About 10 pounds of C-4 explosives are missing from the Twentynine Palms Marine Corps Base in the San Bernardino County desert, local media have reported.
In a statement to the press, Naval Criminal Investigative Service spokesman Jeff Houston confirmed that a probe has been started over the missing explosives. The spokesman did not provide any other details, such as what kind of explosives had disappeared or when the incident took place, given the ongoing nature of the investigation.
However, informed sources told ABC 10News San Diego that the cache consisted of about 10 pounds of C-4, and that the commanding officer of the unit which lost the explosives had sent out an internal message promising a monetary reward for information leading to their recovery.
The local sheriff’s office was also informed of the incident, although law enforcement assistance has not been requested at this time.
The C-4 was said to have disappeared sometime late last month amid exercises that kicked off in mid-January at the Marine Corps base, which is situated about 230 km east of Los Angeles in the southern Mojave Desert. The Marine Corps says the drills are “designed to prepare the Marine Air Ground Task Force for Operations around the globe by increasing their ability to operate and conduct offensive and defensive combat operations”.

Available data:

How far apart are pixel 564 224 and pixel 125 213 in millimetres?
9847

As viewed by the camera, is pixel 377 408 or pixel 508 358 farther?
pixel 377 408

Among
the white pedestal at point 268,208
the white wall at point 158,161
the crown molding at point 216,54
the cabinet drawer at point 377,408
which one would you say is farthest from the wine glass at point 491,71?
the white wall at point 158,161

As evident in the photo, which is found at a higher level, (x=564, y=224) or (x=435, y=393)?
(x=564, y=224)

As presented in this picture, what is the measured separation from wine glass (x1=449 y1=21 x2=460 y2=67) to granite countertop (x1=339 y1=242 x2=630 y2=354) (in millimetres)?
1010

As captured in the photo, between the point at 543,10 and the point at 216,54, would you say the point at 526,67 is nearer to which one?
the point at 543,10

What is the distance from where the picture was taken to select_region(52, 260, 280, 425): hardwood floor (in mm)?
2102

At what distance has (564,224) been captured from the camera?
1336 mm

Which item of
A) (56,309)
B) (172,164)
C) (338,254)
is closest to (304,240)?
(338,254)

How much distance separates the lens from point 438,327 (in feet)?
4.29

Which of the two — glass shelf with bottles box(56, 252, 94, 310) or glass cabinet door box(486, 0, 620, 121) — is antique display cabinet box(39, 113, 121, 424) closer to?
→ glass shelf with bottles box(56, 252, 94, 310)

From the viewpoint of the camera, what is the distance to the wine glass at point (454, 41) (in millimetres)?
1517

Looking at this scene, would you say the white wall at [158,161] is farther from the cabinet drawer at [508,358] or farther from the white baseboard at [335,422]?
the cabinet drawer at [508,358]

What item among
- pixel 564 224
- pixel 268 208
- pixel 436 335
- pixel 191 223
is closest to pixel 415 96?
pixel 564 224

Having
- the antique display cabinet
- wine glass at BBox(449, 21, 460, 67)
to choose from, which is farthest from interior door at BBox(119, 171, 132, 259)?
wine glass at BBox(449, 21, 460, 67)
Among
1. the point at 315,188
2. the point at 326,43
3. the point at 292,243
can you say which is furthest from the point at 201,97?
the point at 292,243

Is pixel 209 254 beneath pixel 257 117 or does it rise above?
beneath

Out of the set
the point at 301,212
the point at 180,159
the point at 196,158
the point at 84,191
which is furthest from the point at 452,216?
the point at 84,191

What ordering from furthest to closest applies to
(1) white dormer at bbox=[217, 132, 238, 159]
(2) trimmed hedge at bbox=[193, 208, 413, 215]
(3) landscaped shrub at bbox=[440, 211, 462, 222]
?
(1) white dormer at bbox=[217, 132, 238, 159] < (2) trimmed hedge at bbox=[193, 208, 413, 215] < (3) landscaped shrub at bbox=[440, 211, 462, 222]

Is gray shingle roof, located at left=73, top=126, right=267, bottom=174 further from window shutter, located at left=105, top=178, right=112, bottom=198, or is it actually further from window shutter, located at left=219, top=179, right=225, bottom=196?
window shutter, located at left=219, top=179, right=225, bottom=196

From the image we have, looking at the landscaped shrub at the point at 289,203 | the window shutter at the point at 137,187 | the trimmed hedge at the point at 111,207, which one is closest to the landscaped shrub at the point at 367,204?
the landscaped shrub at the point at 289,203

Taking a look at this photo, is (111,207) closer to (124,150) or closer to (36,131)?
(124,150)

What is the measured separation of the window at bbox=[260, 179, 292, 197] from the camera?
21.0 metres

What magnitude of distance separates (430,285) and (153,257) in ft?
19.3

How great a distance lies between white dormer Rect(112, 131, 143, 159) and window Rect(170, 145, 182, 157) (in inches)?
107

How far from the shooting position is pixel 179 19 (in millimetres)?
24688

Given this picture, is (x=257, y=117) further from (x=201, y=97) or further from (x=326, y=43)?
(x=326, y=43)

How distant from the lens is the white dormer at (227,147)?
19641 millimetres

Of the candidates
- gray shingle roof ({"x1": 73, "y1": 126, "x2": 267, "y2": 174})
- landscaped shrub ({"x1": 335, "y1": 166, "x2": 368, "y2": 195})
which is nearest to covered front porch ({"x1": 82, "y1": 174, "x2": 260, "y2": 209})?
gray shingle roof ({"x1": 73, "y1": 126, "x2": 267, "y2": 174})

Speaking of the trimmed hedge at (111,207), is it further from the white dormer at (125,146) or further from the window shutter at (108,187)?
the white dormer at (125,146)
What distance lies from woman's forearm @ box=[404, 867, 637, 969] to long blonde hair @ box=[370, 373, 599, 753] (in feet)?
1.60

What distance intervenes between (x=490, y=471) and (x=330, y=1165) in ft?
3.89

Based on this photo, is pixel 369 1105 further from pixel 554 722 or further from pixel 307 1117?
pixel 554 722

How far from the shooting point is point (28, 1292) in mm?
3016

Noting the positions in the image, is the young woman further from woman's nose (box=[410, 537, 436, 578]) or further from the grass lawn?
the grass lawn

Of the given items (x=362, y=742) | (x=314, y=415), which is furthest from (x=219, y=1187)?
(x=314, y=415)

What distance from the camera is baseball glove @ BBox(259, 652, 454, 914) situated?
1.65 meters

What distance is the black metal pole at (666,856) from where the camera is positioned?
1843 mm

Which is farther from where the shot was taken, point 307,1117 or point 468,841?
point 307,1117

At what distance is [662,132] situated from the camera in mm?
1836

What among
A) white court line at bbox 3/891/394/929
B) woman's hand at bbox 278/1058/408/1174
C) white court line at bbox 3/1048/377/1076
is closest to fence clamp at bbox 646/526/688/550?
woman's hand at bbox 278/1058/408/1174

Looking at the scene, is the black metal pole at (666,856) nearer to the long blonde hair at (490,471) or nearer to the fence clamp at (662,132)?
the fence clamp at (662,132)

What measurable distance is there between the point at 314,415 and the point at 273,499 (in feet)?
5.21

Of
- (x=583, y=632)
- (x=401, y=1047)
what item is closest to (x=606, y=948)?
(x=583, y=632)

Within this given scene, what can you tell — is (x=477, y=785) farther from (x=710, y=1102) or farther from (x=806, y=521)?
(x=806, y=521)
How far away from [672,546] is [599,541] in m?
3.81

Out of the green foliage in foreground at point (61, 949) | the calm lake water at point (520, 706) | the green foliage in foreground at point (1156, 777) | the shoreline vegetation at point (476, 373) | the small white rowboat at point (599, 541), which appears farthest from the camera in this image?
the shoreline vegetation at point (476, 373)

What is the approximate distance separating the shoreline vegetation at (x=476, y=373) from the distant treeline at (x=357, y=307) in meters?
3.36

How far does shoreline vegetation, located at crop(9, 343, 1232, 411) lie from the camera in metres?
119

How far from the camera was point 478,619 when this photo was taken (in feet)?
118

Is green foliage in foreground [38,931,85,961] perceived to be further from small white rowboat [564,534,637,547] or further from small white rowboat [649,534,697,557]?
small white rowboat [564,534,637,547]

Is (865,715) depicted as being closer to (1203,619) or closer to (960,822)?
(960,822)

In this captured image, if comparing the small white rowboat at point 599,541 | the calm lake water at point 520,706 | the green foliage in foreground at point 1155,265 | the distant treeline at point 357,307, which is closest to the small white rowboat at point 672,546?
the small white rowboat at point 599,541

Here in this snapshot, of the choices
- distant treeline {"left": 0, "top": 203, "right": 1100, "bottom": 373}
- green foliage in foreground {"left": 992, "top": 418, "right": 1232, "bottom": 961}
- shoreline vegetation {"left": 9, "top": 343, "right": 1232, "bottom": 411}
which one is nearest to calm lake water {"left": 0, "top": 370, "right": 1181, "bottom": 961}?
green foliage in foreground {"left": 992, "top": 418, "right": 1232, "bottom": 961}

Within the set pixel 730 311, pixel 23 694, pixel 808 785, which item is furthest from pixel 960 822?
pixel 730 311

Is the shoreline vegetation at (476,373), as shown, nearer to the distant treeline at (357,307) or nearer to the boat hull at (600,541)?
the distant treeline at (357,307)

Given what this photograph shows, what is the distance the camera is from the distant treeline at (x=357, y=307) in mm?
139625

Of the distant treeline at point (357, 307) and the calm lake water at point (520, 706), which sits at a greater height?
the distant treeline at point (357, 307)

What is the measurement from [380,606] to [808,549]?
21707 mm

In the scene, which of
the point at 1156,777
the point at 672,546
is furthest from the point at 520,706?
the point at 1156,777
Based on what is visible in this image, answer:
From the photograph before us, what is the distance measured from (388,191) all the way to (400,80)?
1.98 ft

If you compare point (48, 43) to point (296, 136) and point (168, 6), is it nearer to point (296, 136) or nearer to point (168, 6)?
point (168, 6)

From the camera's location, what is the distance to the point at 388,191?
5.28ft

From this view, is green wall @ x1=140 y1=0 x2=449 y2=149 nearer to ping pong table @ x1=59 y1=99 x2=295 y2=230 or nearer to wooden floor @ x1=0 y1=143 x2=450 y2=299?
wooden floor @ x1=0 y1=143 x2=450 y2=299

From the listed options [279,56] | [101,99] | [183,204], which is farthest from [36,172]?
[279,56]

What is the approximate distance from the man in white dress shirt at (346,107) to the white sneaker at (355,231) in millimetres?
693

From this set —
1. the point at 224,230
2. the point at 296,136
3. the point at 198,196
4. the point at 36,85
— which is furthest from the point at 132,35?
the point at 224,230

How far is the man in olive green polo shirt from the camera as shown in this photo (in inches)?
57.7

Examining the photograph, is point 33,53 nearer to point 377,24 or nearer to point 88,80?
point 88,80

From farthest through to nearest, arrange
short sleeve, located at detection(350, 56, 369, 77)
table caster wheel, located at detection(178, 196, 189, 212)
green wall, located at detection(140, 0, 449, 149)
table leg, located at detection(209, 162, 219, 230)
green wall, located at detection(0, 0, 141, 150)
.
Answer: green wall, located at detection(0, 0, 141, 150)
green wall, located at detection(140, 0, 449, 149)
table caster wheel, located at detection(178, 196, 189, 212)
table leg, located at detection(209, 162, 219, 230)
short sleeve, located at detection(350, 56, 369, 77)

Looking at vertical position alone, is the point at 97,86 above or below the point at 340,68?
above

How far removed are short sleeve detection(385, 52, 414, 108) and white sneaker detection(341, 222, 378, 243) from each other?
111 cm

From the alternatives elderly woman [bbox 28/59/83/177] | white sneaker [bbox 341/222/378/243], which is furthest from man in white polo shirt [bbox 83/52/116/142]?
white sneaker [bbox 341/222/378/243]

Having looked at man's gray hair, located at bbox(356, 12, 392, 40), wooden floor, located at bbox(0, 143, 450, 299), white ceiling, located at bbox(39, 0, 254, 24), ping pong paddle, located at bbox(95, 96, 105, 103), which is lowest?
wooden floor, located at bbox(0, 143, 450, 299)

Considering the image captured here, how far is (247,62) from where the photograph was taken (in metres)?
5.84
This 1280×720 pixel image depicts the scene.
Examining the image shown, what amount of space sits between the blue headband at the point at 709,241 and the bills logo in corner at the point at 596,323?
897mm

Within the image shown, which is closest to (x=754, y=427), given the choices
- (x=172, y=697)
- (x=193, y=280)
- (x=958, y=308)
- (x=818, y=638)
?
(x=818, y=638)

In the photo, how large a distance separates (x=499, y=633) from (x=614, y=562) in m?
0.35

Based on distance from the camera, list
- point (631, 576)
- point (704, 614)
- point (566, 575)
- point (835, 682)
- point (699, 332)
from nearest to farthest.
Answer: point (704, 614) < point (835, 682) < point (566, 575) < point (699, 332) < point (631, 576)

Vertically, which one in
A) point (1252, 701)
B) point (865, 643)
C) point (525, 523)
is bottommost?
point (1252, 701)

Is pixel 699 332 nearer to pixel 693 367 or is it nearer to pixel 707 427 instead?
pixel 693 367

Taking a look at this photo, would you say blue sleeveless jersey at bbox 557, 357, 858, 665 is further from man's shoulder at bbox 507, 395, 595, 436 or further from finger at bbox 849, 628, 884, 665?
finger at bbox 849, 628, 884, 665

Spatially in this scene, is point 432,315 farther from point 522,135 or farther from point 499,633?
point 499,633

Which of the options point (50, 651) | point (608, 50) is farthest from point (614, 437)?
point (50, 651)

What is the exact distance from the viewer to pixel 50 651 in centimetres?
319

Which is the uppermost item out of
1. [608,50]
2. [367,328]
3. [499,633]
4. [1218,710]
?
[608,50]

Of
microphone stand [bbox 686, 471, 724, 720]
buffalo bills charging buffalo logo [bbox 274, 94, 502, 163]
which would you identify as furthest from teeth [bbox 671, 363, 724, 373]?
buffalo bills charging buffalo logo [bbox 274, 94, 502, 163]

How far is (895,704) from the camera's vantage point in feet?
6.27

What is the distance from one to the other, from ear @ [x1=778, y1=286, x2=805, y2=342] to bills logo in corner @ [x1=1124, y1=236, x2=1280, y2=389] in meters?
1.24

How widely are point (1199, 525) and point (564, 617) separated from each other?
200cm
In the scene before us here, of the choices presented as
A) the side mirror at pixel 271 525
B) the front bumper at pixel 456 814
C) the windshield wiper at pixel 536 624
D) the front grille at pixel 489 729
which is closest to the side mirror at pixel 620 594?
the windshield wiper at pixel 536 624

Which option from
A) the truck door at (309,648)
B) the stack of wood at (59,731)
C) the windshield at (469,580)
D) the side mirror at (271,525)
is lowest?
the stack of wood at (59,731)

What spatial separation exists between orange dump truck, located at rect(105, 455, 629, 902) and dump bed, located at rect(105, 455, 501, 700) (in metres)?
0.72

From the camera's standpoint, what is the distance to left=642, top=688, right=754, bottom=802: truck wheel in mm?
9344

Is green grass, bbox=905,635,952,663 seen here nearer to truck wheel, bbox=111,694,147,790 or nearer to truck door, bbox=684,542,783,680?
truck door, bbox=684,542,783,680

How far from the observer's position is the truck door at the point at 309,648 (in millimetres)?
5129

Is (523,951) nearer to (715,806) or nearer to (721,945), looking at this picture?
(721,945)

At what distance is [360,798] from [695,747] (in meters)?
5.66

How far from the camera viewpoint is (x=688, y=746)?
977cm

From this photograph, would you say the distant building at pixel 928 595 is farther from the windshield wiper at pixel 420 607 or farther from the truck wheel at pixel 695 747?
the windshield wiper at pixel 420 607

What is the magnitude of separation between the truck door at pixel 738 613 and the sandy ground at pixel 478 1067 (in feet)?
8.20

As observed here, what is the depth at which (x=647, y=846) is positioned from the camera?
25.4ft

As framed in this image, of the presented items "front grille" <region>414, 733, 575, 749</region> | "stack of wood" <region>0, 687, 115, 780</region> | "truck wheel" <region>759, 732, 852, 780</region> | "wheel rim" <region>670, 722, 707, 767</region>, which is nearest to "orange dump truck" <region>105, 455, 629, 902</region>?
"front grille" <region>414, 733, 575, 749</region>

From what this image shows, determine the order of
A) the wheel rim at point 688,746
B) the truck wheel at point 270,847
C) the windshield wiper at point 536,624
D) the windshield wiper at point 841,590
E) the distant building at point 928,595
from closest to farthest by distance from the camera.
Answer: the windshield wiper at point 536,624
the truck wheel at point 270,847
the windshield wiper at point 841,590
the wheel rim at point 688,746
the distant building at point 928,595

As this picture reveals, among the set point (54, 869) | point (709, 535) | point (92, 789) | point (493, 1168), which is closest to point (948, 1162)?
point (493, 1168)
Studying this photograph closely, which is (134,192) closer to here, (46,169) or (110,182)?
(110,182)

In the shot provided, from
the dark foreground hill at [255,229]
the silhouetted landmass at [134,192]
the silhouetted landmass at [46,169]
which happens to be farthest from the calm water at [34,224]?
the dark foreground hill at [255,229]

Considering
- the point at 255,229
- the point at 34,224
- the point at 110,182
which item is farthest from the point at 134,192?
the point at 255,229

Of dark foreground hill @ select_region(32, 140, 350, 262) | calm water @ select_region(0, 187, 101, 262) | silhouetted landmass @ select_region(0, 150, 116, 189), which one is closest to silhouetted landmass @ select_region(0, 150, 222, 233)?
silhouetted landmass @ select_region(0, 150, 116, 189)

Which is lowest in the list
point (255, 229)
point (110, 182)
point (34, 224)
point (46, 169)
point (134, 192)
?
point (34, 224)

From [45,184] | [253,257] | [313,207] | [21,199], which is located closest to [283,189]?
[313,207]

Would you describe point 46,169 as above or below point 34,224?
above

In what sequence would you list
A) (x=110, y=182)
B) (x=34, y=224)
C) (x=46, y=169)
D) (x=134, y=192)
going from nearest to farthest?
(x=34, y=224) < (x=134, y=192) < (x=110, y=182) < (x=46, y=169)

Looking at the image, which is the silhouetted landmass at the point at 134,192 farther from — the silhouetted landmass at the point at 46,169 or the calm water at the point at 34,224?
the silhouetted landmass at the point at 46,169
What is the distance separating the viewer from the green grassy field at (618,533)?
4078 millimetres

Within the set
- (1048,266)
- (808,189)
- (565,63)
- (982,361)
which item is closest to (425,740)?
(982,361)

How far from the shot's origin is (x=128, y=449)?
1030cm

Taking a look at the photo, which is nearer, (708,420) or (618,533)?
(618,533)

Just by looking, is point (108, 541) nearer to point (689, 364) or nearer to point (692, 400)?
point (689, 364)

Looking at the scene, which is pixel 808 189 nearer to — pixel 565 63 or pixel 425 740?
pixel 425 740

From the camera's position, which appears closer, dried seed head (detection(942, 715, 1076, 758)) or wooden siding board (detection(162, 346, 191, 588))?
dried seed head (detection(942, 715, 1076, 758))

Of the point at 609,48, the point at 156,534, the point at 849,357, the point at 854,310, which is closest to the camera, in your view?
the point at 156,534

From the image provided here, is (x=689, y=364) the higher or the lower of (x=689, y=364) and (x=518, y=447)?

Tasks for this exercise:
a: List every organization that the report on the missing C-4 names with a proper name, not counting the base itself.
b: Copy word for word the part of the report on the missing C-4 from "About 10 pounds of C-4 explosives" up to and including "at this time.".
Work only from the report itself.

Solutions by task:
a:
Naval Criminal Investigative Service
ABC 10News San Diego
Marine Corps
Marine Air Ground Task Force

b:
About 10 pounds of C-4 explosives are missing from the Twentynine Palms Marine Corps Base in the San Bernardino County desert, local media have reported.
In a statement to the press, Naval Criminal Investigative Service spokesman Jeff Houston confirmed that a probe has been started over the missing explosives. The spokesman did not provide any other details, such as what kind of explosives had disappeared or when the incident took place, given the ongoing nature of the investigation.
However, informed sources told ABC 10News San Diego that the cache consisted of about 10 pounds of C-4, and that the commanding officer of the unit which lost the explosives had sent out an internal message promising a monetary reward for information leading to their recovery.
The local sheriff’s office was also informed of the incident, although law enforcement assistance has not been requested at this time.